Endurance: Shackleton’s Incredible Voyage
Author: Alfred Lansing
Type: Non-Fiction
Finished: April 14, 2019
Copyright: 1959
Rating: ★★★★
Image from Amazon
Ernest Shackleton was a product of his time – the late 19th and early 20th centuries – one of those men strong-willed men who did audacious things. He formed the Imperial Trans-Antarctic Expedition to be the first to travel across the southernmost continent. He lobbied for funding, outfitted a ship, and recruited a crew for the great adventure.
Thus, while Shackleton was undeniably out of place, even inept, in a great many everyday situations, he had a talent – a genius, even 0 that he shared with only a handful of men throughout history – genuine leadership. He was, as one of his men put it, ‘the greatest leader that ever came on God’s earth, bart noe.'”[p 12]
They cast off from their last land in South America on December 5, 1914. As they sailed south for their jumping off point for the journey by dog sleds they became stuck in the ice. They spent that Southern Hemisphere winter at the mercy of the ice.
On May 2 [1915], their position showed a total northwest drift since the end of February of 130 miles. The Endurance was one microcosmic spec, 144 feet long and 25 feet wide, embedded in nearly one million square miles of ice that was slowly being rotated by the irresistible clockwise sweep of the winds and current of the Weddell Sea”[p 45]
And then in October as the season turned to spring and summer, their condition worsened.
When, at 6:45 P.M. on October 24, the pressure did arrive, it wasted no time. There had been pressure in the past, but nothing like this., It moved through the pack like a sluggish shock wave, making the entire surface of the ice into a chaos of churning, tumbling destruction. [Crew member] Macklin watched it briefly, then turned away in disbelief. ‘The whole sensation,’he recorded, ‘was of something colossal, of something in nature too big to grasp.”[p72]

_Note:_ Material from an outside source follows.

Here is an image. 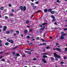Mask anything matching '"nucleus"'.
Here are the masks:
<instances>
[{"instance_id": "obj_25", "label": "nucleus", "mask_w": 67, "mask_h": 67, "mask_svg": "<svg viewBox=\"0 0 67 67\" xmlns=\"http://www.w3.org/2000/svg\"><path fill=\"white\" fill-rule=\"evenodd\" d=\"M10 32L9 31H7L6 32V34H9L10 33Z\"/></svg>"}, {"instance_id": "obj_23", "label": "nucleus", "mask_w": 67, "mask_h": 67, "mask_svg": "<svg viewBox=\"0 0 67 67\" xmlns=\"http://www.w3.org/2000/svg\"><path fill=\"white\" fill-rule=\"evenodd\" d=\"M4 9V8L3 7H1L0 8L1 10H3V9Z\"/></svg>"}, {"instance_id": "obj_50", "label": "nucleus", "mask_w": 67, "mask_h": 67, "mask_svg": "<svg viewBox=\"0 0 67 67\" xmlns=\"http://www.w3.org/2000/svg\"><path fill=\"white\" fill-rule=\"evenodd\" d=\"M66 58H67V57H64V59H65Z\"/></svg>"}, {"instance_id": "obj_26", "label": "nucleus", "mask_w": 67, "mask_h": 67, "mask_svg": "<svg viewBox=\"0 0 67 67\" xmlns=\"http://www.w3.org/2000/svg\"><path fill=\"white\" fill-rule=\"evenodd\" d=\"M56 21V19H55V18L53 19L52 20V22H54V21Z\"/></svg>"}, {"instance_id": "obj_62", "label": "nucleus", "mask_w": 67, "mask_h": 67, "mask_svg": "<svg viewBox=\"0 0 67 67\" xmlns=\"http://www.w3.org/2000/svg\"><path fill=\"white\" fill-rule=\"evenodd\" d=\"M65 51H67V48H65Z\"/></svg>"}, {"instance_id": "obj_59", "label": "nucleus", "mask_w": 67, "mask_h": 67, "mask_svg": "<svg viewBox=\"0 0 67 67\" xmlns=\"http://www.w3.org/2000/svg\"><path fill=\"white\" fill-rule=\"evenodd\" d=\"M60 63H61V64H64V62H61Z\"/></svg>"}, {"instance_id": "obj_45", "label": "nucleus", "mask_w": 67, "mask_h": 67, "mask_svg": "<svg viewBox=\"0 0 67 67\" xmlns=\"http://www.w3.org/2000/svg\"><path fill=\"white\" fill-rule=\"evenodd\" d=\"M12 12H14V10L13 9H12Z\"/></svg>"}, {"instance_id": "obj_9", "label": "nucleus", "mask_w": 67, "mask_h": 67, "mask_svg": "<svg viewBox=\"0 0 67 67\" xmlns=\"http://www.w3.org/2000/svg\"><path fill=\"white\" fill-rule=\"evenodd\" d=\"M46 45V43H43L41 44H39V46H41V45Z\"/></svg>"}, {"instance_id": "obj_11", "label": "nucleus", "mask_w": 67, "mask_h": 67, "mask_svg": "<svg viewBox=\"0 0 67 67\" xmlns=\"http://www.w3.org/2000/svg\"><path fill=\"white\" fill-rule=\"evenodd\" d=\"M44 28H45V27L43 26V28H41L39 30H42L43 31L44 29Z\"/></svg>"}, {"instance_id": "obj_38", "label": "nucleus", "mask_w": 67, "mask_h": 67, "mask_svg": "<svg viewBox=\"0 0 67 67\" xmlns=\"http://www.w3.org/2000/svg\"><path fill=\"white\" fill-rule=\"evenodd\" d=\"M56 61H58V59L57 58H56L55 59Z\"/></svg>"}, {"instance_id": "obj_36", "label": "nucleus", "mask_w": 67, "mask_h": 67, "mask_svg": "<svg viewBox=\"0 0 67 67\" xmlns=\"http://www.w3.org/2000/svg\"><path fill=\"white\" fill-rule=\"evenodd\" d=\"M5 18L6 19H8V16H5Z\"/></svg>"}, {"instance_id": "obj_34", "label": "nucleus", "mask_w": 67, "mask_h": 67, "mask_svg": "<svg viewBox=\"0 0 67 67\" xmlns=\"http://www.w3.org/2000/svg\"><path fill=\"white\" fill-rule=\"evenodd\" d=\"M33 31V30L32 29H31L30 30V32H32Z\"/></svg>"}, {"instance_id": "obj_30", "label": "nucleus", "mask_w": 67, "mask_h": 67, "mask_svg": "<svg viewBox=\"0 0 67 67\" xmlns=\"http://www.w3.org/2000/svg\"><path fill=\"white\" fill-rule=\"evenodd\" d=\"M40 12H41V10H39L38 11V12H36V13H40Z\"/></svg>"}, {"instance_id": "obj_28", "label": "nucleus", "mask_w": 67, "mask_h": 67, "mask_svg": "<svg viewBox=\"0 0 67 67\" xmlns=\"http://www.w3.org/2000/svg\"><path fill=\"white\" fill-rule=\"evenodd\" d=\"M16 55L17 56H20V54H19L18 53H16Z\"/></svg>"}, {"instance_id": "obj_35", "label": "nucleus", "mask_w": 67, "mask_h": 67, "mask_svg": "<svg viewBox=\"0 0 67 67\" xmlns=\"http://www.w3.org/2000/svg\"><path fill=\"white\" fill-rule=\"evenodd\" d=\"M35 4H38V2H35Z\"/></svg>"}, {"instance_id": "obj_39", "label": "nucleus", "mask_w": 67, "mask_h": 67, "mask_svg": "<svg viewBox=\"0 0 67 67\" xmlns=\"http://www.w3.org/2000/svg\"><path fill=\"white\" fill-rule=\"evenodd\" d=\"M41 40L43 41V42H45V40L43 39H41Z\"/></svg>"}, {"instance_id": "obj_63", "label": "nucleus", "mask_w": 67, "mask_h": 67, "mask_svg": "<svg viewBox=\"0 0 67 67\" xmlns=\"http://www.w3.org/2000/svg\"><path fill=\"white\" fill-rule=\"evenodd\" d=\"M36 58H35L33 59V60H36Z\"/></svg>"}, {"instance_id": "obj_44", "label": "nucleus", "mask_w": 67, "mask_h": 67, "mask_svg": "<svg viewBox=\"0 0 67 67\" xmlns=\"http://www.w3.org/2000/svg\"><path fill=\"white\" fill-rule=\"evenodd\" d=\"M16 34L15 33L14 34V36H16Z\"/></svg>"}, {"instance_id": "obj_54", "label": "nucleus", "mask_w": 67, "mask_h": 67, "mask_svg": "<svg viewBox=\"0 0 67 67\" xmlns=\"http://www.w3.org/2000/svg\"><path fill=\"white\" fill-rule=\"evenodd\" d=\"M2 46V44L1 43H0V46Z\"/></svg>"}, {"instance_id": "obj_40", "label": "nucleus", "mask_w": 67, "mask_h": 67, "mask_svg": "<svg viewBox=\"0 0 67 67\" xmlns=\"http://www.w3.org/2000/svg\"><path fill=\"white\" fill-rule=\"evenodd\" d=\"M10 38H8L7 39V41L8 42H9V41H10Z\"/></svg>"}, {"instance_id": "obj_48", "label": "nucleus", "mask_w": 67, "mask_h": 67, "mask_svg": "<svg viewBox=\"0 0 67 67\" xmlns=\"http://www.w3.org/2000/svg\"><path fill=\"white\" fill-rule=\"evenodd\" d=\"M28 54H29V55H31L32 53H31V52H29L28 53Z\"/></svg>"}, {"instance_id": "obj_17", "label": "nucleus", "mask_w": 67, "mask_h": 67, "mask_svg": "<svg viewBox=\"0 0 67 67\" xmlns=\"http://www.w3.org/2000/svg\"><path fill=\"white\" fill-rule=\"evenodd\" d=\"M44 12H47V9H45L44 10Z\"/></svg>"}, {"instance_id": "obj_49", "label": "nucleus", "mask_w": 67, "mask_h": 67, "mask_svg": "<svg viewBox=\"0 0 67 67\" xmlns=\"http://www.w3.org/2000/svg\"><path fill=\"white\" fill-rule=\"evenodd\" d=\"M12 54H15V52H13L12 53Z\"/></svg>"}, {"instance_id": "obj_33", "label": "nucleus", "mask_w": 67, "mask_h": 67, "mask_svg": "<svg viewBox=\"0 0 67 67\" xmlns=\"http://www.w3.org/2000/svg\"><path fill=\"white\" fill-rule=\"evenodd\" d=\"M51 60H54V58H51Z\"/></svg>"}, {"instance_id": "obj_60", "label": "nucleus", "mask_w": 67, "mask_h": 67, "mask_svg": "<svg viewBox=\"0 0 67 67\" xmlns=\"http://www.w3.org/2000/svg\"><path fill=\"white\" fill-rule=\"evenodd\" d=\"M3 27V26H0V28H2Z\"/></svg>"}, {"instance_id": "obj_24", "label": "nucleus", "mask_w": 67, "mask_h": 67, "mask_svg": "<svg viewBox=\"0 0 67 67\" xmlns=\"http://www.w3.org/2000/svg\"><path fill=\"white\" fill-rule=\"evenodd\" d=\"M16 33H17V34L18 35V34H19V31H15Z\"/></svg>"}, {"instance_id": "obj_5", "label": "nucleus", "mask_w": 67, "mask_h": 67, "mask_svg": "<svg viewBox=\"0 0 67 67\" xmlns=\"http://www.w3.org/2000/svg\"><path fill=\"white\" fill-rule=\"evenodd\" d=\"M61 35L63 36H65L66 35V33L64 34V32H61Z\"/></svg>"}, {"instance_id": "obj_58", "label": "nucleus", "mask_w": 67, "mask_h": 67, "mask_svg": "<svg viewBox=\"0 0 67 67\" xmlns=\"http://www.w3.org/2000/svg\"><path fill=\"white\" fill-rule=\"evenodd\" d=\"M31 49H26V50H31Z\"/></svg>"}, {"instance_id": "obj_20", "label": "nucleus", "mask_w": 67, "mask_h": 67, "mask_svg": "<svg viewBox=\"0 0 67 67\" xmlns=\"http://www.w3.org/2000/svg\"><path fill=\"white\" fill-rule=\"evenodd\" d=\"M29 45H30V46H32L33 44L32 43H29Z\"/></svg>"}, {"instance_id": "obj_37", "label": "nucleus", "mask_w": 67, "mask_h": 67, "mask_svg": "<svg viewBox=\"0 0 67 67\" xmlns=\"http://www.w3.org/2000/svg\"><path fill=\"white\" fill-rule=\"evenodd\" d=\"M50 47H46V49H49V48H50Z\"/></svg>"}, {"instance_id": "obj_7", "label": "nucleus", "mask_w": 67, "mask_h": 67, "mask_svg": "<svg viewBox=\"0 0 67 67\" xmlns=\"http://www.w3.org/2000/svg\"><path fill=\"white\" fill-rule=\"evenodd\" d=\"M9 42L10 43H12H12H14V41H13V40H9Z\"/></svg>"}, {"instance_id": "obj_43", "label": "nucleus", "mask_w": 67, "mask_h": 67, "mask_svg": "<svg viewBox=\"0 0 67 67\" xmlns=\"http://www.w3.org/2000/svg\"><path fill=\"white\" fill-rule=\"evenodd\" d=\"M18 47L16 46L14 48L12 49H15V48H16Z\"/></svg>"}, {"instance_id": "obj_47", "label": "nucleus", "mask_w": 67, "mask_h": 67, "mask_svg": "<svg viewBox=\"0 0 67 67\" xmlns=\"http://www.w3.org/2000/svg\"><path fill=\"white\" fill-rule=\"evenodd\" d=\"M57 3H59V0H57Z\"/></svg>"}, {"instance_id": "obj_14", "label": "nucleus", "mask_w": 67, "mask_h": 67, "mask_svg": "<svg viewBox=\"0 0 67 67\" xmlns=\"http://www.w3.org/2000/svg\"><path fill=\"white\" fill-rule=\"evenodd\" d=\"M29 22H30V21H29V20H27L25 22L26 24H28V23H29Z\"/></svg>"}, {"instance_id": "obj_55", "label": "nucleus", "mask_w": 67, "mask_h": 67, "mask_svg": "<svg viewBox=\"0 0 67 67\" xmlns=\"http://www.w3.org/2000/svg\"><path fill=\"white\" fill-rule=\"evenodd\" d=\"M40 27H43V26L42 25H40Z\"/></svg>"}, {"instance_id": "obj_6", "label": "nucleus", "mask_w": 67, "mask_h": 67, "mask_svg": "<svg viewBox=\"0 0 67 67\" xmlns=\"http://www.w3.org/2000/svg\"><path fill=\"white\" fill-rule=\"evenodd\" d=\"M27 33H28V30H27L26 29L24 30V33L25 34H26Z\"/></svg>"}, {"instance_id": "obj_51", "label": "nucleus", "mask_w": 67, "mask_h": 67, "mask_svg": "<svg viewBox=\"0 0 67 67\" xmlns=\"http://www.w3.org/2000/svg\"><path fill=\"white\" fill-rule=\"evenodd\" d=\"M8 6L9 7H11V4H9L8 5Z\"/></svg>"}, {"instance_id": "obj_16", "label": "nucleus", "mask_w": 67, "mask_h": 67, "mask_svg": "<svg viewBox=\"0 0 67 67\" xmlns=\"http://www.w3.org/2000/svg\"><path fill=\"white\" fill-rule=\"evenodd\" d=\"M34 5V3H31L30 4V5L31 7H33V5Z\"/></svg>"}, {"instance_id": "obj_64", "label": "nucleus", "mask_w": 67, "mask_h": 67, "mask_svg": "<svg viewBox=\"0 0 67 67\" xmlns=\"http://www.w3.org/2000/svg\"><path fill=\"white\" fill-rule=\"evenodd\" d=\"M2 43V41L0 40V43Z\"/></svg>"}, {"instance_id": "obj_22", "label": "nucleus", "mask_w": 67, "mask_h": 67, "mask_svg": "<svg viewBox=\"0 0 67 67\" xmlns=\"http://www.w3.org/2000/svg\"><path fill=\"white\" fill-rule=\"evenodd\" d=\"M9 15L11 17V16H13V14L12 13L10 14Z\"/></svg>"}, {"instance_id": "obj_21", "label": "nucleus", "mask_w": 67, "mask_h": 67, "mask_svg": "<svg viewBox=\"0 0 67 67\" xmlns=\"http://www.w3.org/2000/svg\"><path fill=\"white\" fill-rule=\"evenodd\" d=\"M51 18H52V19H55V17L54 16H53V15H51Z\"/></svg>"}, {"instance_id": "obj_10", "label": "nucleus", "mask_w": 67, "mask_h": 67, "mask_svg": "<svg viewBox=\"0 0 67 67\" xmlns=\"http://www.w3.org/2000/svg\"><path fill=\"white\" fill-rule=\"evenodd\" d=\"M63 36V35H61V36L60 37V39L61 40H63L64 38V36Z\"/></svg>"}, {"instance_id": "obj_46", "label": "nucleus", "mask_w": 67, "mask_h": 67, "mask_svg": "<svg viewBox=\"0 0 67 67\" xmlns=\"http://www.w3.org/2000/svg\"><path fill=\"white\" fill-rule=\"evenodd\" d=\"M1 60H2V61H5V60H4V59H1Z\"/></svg>"}, {"instance_id": "obj_56", "label": "nucleus", "mask_w": 67, "mask_h": 67, "mask_svg": "<svg viewBox=\"0 0 67 67\" xmlns=\"http://www.w3.org/2000/svg\"><path fill=\"white\" fill-rule=\"evenodd\" d=\"M25 54H23L22 55V57H25Z\"/></svg>"}, {"instance_id": "obj_18", "label": "nucleus", "mask_w": 67, "mask_h": 67, "mask_svg": "<svg viewBox=\"0 0 67 67\" xmlns=\"http://www.w3.org/2000/svg\"><path fill=\"white\" fill-rule=\"evenodd\" d=\"M47 24L46 23H42V25H47Z\"/></svg>"}, {"instance_id": "obj_52", "label": "nucleus", "mask_w": 67, "mask_h": 67, "mask_svg": "<svg viewBox=\"0 0 67 67\" xmlns=\"http://www.w3.org/2000/svg\"><path fill=\"white\" fill-rule=\"evenodd\" d=\"M48 12H51V9H48Z\"/></svg>"}, {"instance_id": "obj_8", "label": "nucleus", "mask_w": 67, "mask_h": 67, "mask_svg": "<svg viewBox=\"0 0 67 67\" xmlns=\"http://www.w3.org/2000/svg\"><path fill=\"white\" fill-rule=\"evenodd\" d=\"M52 9H51V13L52 14H53L55 13V11H52Z\"/></svg>"}, {"instance_id": "obj_31", "label": "nucleus", "mask_w": 67, "mask_h": 67, "mask_svg": "<svg viewBox=\"0 0 67 67\" xmlns=\"http://www.w3.org/2000/svg\"><path fill=\"white\" fill-rule=\"evenodd\" d=\"M58 45H59V43H56L55 44V45H56V46H57Z\"/></svg>"}, {"instance_id": "obj_53", "label": "nucleus", "mask_w": 67, "mask_h": 67, "mask_svg": "<svg viewBox=\"0 0 67 67\" xmlns=\"http://www.w3.org/2000/svg\"><path fill=\"white\" fill-rule=\"evenodd\" d=\"M54 24L55 25H57V23H56V22L54 23Z\"/></svg>"}, {"instance_id": "obj_13", "label": "nucleus", "mask_w": 67, "mask_h": 67, "mask_svg": "<svg viewBox=\"0 0 67 67\" xmlns=\"http://www.w3.org/2000/svg\"><path fill=\"white\" fill-rule=\"evenodd\" d=\"M37 8V6H33L32 7V8L34 9H36Z\"/></svg>"}, {"instance_id": "obj_27", "label": "nucleus", "mask_w": 67, "mask_h": 67, "mask_svg": "<svg viewBox=\"0 0 67 67\" xmlns=\"http://www.w3.org/2000/svg\"><path fill=\"white\" fill-rule=\"evenodd\" d=\"M26 37L27 38H30V36H26Z\"/></svg>"}, {"instance_id": "obj_41", "label": "nucleus", "mask_w": 67, "mask_h": 67, "mask_svg": "<svg viewBox=\"0 0 67 67\" xmlns=\"http://www.w3.org/2000/svg\"><path fill=\"white\" fill-rule=\"evenodd\" d=\"M39 38H40V37H37L36 39H37V40H39Z\"/></svg>"}, {"instance_id": "obj_19", "label": "nucleus", "mask_w": 67, "mask_h": 67, "mask_svg": "<svg viewBox=\"0 0 67 67\" xmlns=\"http://www.w3.org/2000/svg\"><path fill=\"white\" fill-rule=\"evenodd\" d=\"M42 62H44V63H46V61L44 59H42Z\"/></svg>"}, {"instance_id": "obj_2", "label": "nucleus", "mask_w": 67, "mask_h": 67, "mask_svg": "<svg viewBox=\"0 0 67 67\" xmlns=\"http://www.w3.org/2000/svg\"><path fill=\"white\" fill-rule=\"evenodd\" d=\"M53 54L54 56L55 57H57V58H60L61 59V57H60V55H59L57 54V53H53Z\"/></svg>"}, {"instance_id": "obj_3", "label": "nucleus", "mask_w": 67, "mask_h": 67, "mask_svg": "<svg viewBox=\"0 0 67 67\" xmlns=\"http://www.w3.org/2000/svg\"><path fill=\"white\" fill-rule=\"evenodd\" d=\"M53 51H58L59 52H61V49L59 48H57L56 49L55 48H54L53 49Z\"/></svg>"}, {"instance_id": "obj_42", "label": "nucleus", "mask_w": 67, "mask_h": 67, "mask_svg": "<svg viewBox=\"0 0 67 67\" xmlns=\"http://www.w3.org/2000/svg\"><path fill=\"white\" fill-rule=\"evenodd\" d=\"M64 31H67V28H65L64 29Z\"/></svg>"}, {"instance_id": "obj_1", "label": "nucleus", "mask_w": 67, "mask_h": 67, "mask_svg": "<svg viewBox=\"0 0 67 67\" xmlns=\"http://www.w3.org/2000/svg\"><path fill=\"white\" fill-rule=\"evenodd\" d=\"M20 8L21 10V11H22L24 10V11H25L26 10V6H24L23 7V6H20Z\"/></svg>"}, {"instance_id": "obj_29", "label": "nucleus", "mask_w": 67, "mask_h": 67, "mask_svg": "<svg viewBox=\"0 0 67 67\" xmlns=\"http://www.w3.org/2000/svg\"><path fill=\"white\" fill-rule=\"evenodd\" d=\"M10 31L11 32H13V30L12 29H11L10 30Z\"/></svg>"}, {"instance_id": "obj_61", "label": "nucleus", "mask_w": 67, "mask_h": 67, "mask_svg": "<svg viewBox=\"0 0 67 67\" xmlns=\"http://www.w3.org/2000/svg\"><path fill=\"white\" fill-rule=\"evenodd\" d=\"M25 53H28V52H27V51H25Z\"/></svg>"}, {"instance_id": "obj_32", "label": "nucleus", "mask_w": 67, "mask_h": 67, "mask_svg": "<svg viewBox=\"0 0 67 67\" xmlns=\"http://www.w3.org/2000/svg\"><path fill=\"white\" fill-rule=\"evenodd\" d=\"M42 55H47V54H48V53H42Z\"/></svg>"}, {"instance_id": "obj_4", "label": "nucleus", "mask_w": 67, "mask_h": 67, "mask_svg": "<svg viewBox=\"0 0 67 67\" xmlns=\"http://www.w3.org/2000/svg\"><path fill=\"white\" fill-rule=\"evenodd\" d=\"M4 29H3V31H6V29H7V27L6 26H4L3 27Z\"/></svg>"}, {"instance_id": "obj_57", "label": "nucleus", "mask_w": 67, "mask_h": 67, "mask_svg": "<svg viewBox=\"0 0 67 67\" xmlns=\"http://www.w3.org/2000/svg\"><path fill=\"white\" fill-rule=\"evenodd\" d=\"M3 57V56H1L0 57V59H1V58H2Z\"/></svg>"}, {"instance_id": "obj_15", "label": "nucleus", "mask_w": 67, "mask_h": 67, "mask_svg": "<svg viewBox=\"0 0 67 67\" xmlns=\"http://www.w3.org/2000/svg\"><path fill=\"white\" fill-rule=\"evenodd\" d=\"M42 57L43 58H47V56L46 55H43Z\"/></svg>"}, {"instance_id": "obj_12", "label": "nucleus", "mask_w": 67, "mask_h": 67, "mask_svg": "<svg viewBox=\"0 0 67 67\" xmlns=\"http://www.w3.org/2000/svg\"><path fill=\"white\" fill-rule=\"evenodd\" d=\"M5 45H6L7 46H8V45H9V43L6 42L5 43Z\"/></svg>"}]
</instances>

Eventually, the crew had to abandon The Endurance which was crushed and sunk by the ice. Their efforts to move overland were rendered impossible by the uneven floes and ridges in the ice.
“Many of them, it seemed, finally grasped for the first time just how desperate things really were. More correctly, they became aware of their own inadequacy, of how utterly powerless they were.”[p 117]
As summer went on they mostly stayed in place. Eventually as southern hemisphere fall rolled around the floe they were on neared open water where they sheltered from an enormous storm the best they could. When the storm cleared, “Shackleton searched their faces for an answer to the question that troubled him most: How much more could they take?” [p 166
So, they set off one thousand miles across the Drake Passage, the stretch of water that connects the Atlantic and Pacific oceans. It is the stormiest, roughest stretches of water on the planet and the crew set off to cross it in small open boats.
“… [T]hey burst from the line of [ice] pack into the open sea. The change was breathtaking. The northwest swell, which had been cushioned by the pack, now advanced up the boats in undisguised immensity
…
They made a pitiable sight – three little boats, packed with the odd remnants of what had once been a proud expedition, bearing twenty-eight suffering men in one final, almost ludicrous bid for survival. But this time there was to be no turning back, and they all knew it.” [pp 167-168]
After more trials and tribulations where the teams had to be separated, Shakleton led his men to rescue. Shacleton led a small group in one boat to South Georgia where he was finally able to get help to rescue his crew – but not without further troubles.
Shackleton was an excellent leader who led the entire crew to safety. As every trouble was overcome another arrived. If this were turned into an adventure movie script, it would be dismissed as unbelievable. And yet it happened; and Shackleton’s leadership, along with the will of the men, led to the crews survival. This is a fantastic telling of an epic journey. I highly recommend it. As a bonus there is a collection of photos of the journey that make a great supplement to the story.